Four bottlenecks are killing enterprise AI deployments right now. Here's what they actually look like and what platform teams doing real work are doing about them.
Table of Contents
- 1. Your CI/CD Pipeline Was Never Built For This
- 2. Your Scheduler Has No Idea What a GPU Topology Is
- 3. Distributing Model Weights at Scale Will Saturate Your Network
- 4. Speed Requires Autonomous Governance
- The Actual Bottom Line
1. Your CI/CD Pipeline Was Never Built For This
In a standard microservices shop, a heavy image might hit 500MB. The pipeline eats it in seconds.
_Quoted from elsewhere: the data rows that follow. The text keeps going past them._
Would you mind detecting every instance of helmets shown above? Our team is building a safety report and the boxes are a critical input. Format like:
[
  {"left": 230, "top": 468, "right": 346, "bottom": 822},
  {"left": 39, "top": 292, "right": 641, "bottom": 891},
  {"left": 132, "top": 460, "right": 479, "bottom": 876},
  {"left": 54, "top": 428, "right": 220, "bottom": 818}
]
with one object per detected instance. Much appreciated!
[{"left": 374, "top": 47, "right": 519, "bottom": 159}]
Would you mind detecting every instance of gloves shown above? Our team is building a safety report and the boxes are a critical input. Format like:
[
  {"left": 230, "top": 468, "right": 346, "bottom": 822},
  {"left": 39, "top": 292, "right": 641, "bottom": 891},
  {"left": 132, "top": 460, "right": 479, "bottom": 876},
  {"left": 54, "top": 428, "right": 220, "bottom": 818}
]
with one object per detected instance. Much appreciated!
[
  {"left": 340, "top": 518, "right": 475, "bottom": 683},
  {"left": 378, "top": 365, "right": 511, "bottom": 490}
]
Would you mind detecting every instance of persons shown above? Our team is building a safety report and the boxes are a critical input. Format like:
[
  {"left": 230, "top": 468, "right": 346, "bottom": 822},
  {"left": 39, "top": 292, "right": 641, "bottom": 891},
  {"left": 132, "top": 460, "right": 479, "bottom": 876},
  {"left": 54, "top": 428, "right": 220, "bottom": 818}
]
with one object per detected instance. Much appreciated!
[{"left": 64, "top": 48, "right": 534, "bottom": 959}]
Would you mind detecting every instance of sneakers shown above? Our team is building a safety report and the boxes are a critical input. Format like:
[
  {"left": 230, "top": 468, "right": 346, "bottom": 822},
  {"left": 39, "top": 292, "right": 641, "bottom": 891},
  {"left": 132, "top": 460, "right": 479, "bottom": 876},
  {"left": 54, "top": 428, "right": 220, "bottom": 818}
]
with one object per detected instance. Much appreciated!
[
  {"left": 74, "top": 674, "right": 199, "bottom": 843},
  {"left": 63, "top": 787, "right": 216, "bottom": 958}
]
Nobody files a ticket. But pushing LLM weights is a completely different game. You're suddenly forcing tens or even hundreds of gigabytes of stateful data down that exact same pipe. What used to take three minutes now takes four hours, or a whole weekend if you're unlucky. The worst part? The pipeline rarely throws a hard failure. It just silently grinds your release velocity into nothing and you don't notice until you're two sprints behind.
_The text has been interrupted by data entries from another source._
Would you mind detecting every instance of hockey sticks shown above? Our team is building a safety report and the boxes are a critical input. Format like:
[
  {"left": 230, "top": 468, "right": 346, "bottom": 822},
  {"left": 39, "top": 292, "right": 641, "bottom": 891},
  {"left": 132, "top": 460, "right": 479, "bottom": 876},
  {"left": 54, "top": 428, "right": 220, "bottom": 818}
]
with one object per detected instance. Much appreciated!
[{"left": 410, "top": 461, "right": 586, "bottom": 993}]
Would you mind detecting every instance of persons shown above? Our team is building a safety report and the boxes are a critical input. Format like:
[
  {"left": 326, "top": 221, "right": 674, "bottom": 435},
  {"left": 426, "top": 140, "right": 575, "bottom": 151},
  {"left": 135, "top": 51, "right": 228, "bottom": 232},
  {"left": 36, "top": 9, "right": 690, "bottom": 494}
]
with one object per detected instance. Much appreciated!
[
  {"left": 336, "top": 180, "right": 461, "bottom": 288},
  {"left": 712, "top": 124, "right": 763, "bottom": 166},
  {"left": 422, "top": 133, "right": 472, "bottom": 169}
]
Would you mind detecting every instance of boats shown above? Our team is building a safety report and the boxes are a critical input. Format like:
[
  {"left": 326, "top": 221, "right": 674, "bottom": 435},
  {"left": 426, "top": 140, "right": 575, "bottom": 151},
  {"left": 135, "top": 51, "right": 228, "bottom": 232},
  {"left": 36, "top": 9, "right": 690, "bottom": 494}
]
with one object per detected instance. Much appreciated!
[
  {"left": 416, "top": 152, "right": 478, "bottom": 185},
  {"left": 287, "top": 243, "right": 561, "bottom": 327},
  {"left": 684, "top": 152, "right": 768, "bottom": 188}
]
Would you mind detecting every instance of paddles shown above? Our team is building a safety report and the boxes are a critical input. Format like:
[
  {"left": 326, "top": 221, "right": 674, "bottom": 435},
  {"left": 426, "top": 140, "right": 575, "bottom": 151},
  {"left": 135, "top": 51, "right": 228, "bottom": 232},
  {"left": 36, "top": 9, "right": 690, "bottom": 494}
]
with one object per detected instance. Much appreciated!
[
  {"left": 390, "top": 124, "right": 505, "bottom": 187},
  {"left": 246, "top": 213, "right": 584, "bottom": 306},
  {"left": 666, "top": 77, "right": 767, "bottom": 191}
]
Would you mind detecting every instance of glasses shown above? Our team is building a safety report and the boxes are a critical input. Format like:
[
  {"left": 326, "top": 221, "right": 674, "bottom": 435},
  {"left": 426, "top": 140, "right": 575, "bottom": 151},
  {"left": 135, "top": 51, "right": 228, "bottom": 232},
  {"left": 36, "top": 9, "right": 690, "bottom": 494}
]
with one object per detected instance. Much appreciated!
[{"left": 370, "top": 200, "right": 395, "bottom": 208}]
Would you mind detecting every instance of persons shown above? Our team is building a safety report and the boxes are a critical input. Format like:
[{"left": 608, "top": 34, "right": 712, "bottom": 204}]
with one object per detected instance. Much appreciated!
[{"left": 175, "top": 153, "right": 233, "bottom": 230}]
Throwing more pipelines at it won't save you. What actually works is pulling infrastructure provisioning completely out of the model delivery path — treating them as two unrelated concerns, because they are. Teams that are actually shipping use Crossplane to manage cloud resources as native Kubernetes APIs, paired with ArgoCD for GitOps-driven synchronization. That gets the control plane out of the critical path.
Be precise about what this solves, though. It handles where and how resources get provisioned, but provisioning a GPU node is only half the battle. Before you even worry about transferring those massive model weights, Kubernetes still has to figure out how to assign the workload to the hardware. That brings us to the second bottleneck.
Related Article: Taming GPU Burn: Cut GenAI Costs Without Slowing Delivery
2. Your Scheduler Has No Idea What a GPU Topology Is
Buying H100s doesn't mean your jobs will run efficiently. The Kubernetes default scheduler was designed to place pods based on availability CPU, memory and raw GPU count. It has zero awareness of NUMA nodes, NVLink domains or PCIe switch topologies. For web workloads, that's fine. For AI, it's a silent, expensive performance leak. I've watched teams burn weeks chasing what they thought was a model bug that turned out to be pod placement.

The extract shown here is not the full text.